Physicochemical Properties of Geopolymer Composites with DFT Calculations of In-situ Reduction of Graphene Oxide

Abstract In this work, the physicochemical properties of palm oil fuel ash (POFA) based geopolymers with the addition of graphene oxide (GO) were investigated. Geopolymer composites were prepared by mixing the treated POFA, sand, NaOH, Na2SiO3, and GO. The mixtures were then cast in mortar molds to form the geopolymer composites, with different GO proportions and curing temperatures applied to the composites. Compressive strength, Fourier transform infrared spectroscopy (FTIR), and scanning electron microscopy (SEM) analyses, as well as density functional theory (DFT) calculations, have been performed.
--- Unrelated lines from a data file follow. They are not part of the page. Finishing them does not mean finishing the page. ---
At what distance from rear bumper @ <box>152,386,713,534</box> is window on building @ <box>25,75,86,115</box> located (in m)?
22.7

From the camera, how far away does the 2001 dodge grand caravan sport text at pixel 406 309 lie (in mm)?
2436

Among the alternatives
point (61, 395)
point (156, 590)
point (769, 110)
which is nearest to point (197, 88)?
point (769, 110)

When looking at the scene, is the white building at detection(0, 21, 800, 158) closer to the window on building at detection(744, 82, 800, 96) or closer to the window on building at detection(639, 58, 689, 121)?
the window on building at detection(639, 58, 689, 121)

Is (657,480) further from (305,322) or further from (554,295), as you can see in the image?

The compressive test results showed that the compressive strength increased proportionally with the increase of GO content and decreased when there was an excess of GO. The excessive GO and the limited amount of NaOH activator solution inhibited the formation of reduced graphene oxide (rGO) via an in-situ reduction mechanism. The FTIR and SEM analyses revealed that the excess GO tended to promote the formation of epoxy groups on the GO, which eventually confined the formation of dense agglomeration and led to a decrease in compressive strength. The DFT calculations confirmed the significance of the epoxy group stretching. Overall, the ratio of NaOH to GO is a crucial factor in determining the mechanical properties of geopolymers-GO composites.